*Information provided*.
----------------
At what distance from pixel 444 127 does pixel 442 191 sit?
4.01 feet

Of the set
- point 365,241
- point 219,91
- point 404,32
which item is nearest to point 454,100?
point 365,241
----------------
*Stated exercise*. Scale the listing above by reproducing every line, requests included. Multiply each number in the answers (the distance and the point coordinates) by 2.05, round it to the same number of decimals it had with halves rounded up, and leave the numbers in the requests unchanged.

*Correct response*.
At what distance from pixel 444 127 does pixel 442 191 sit?
8.22 feet

Of the set
- point 365,241
- point 219,91
- point 404,32
which item is nearest to point 454,100?
point 748,494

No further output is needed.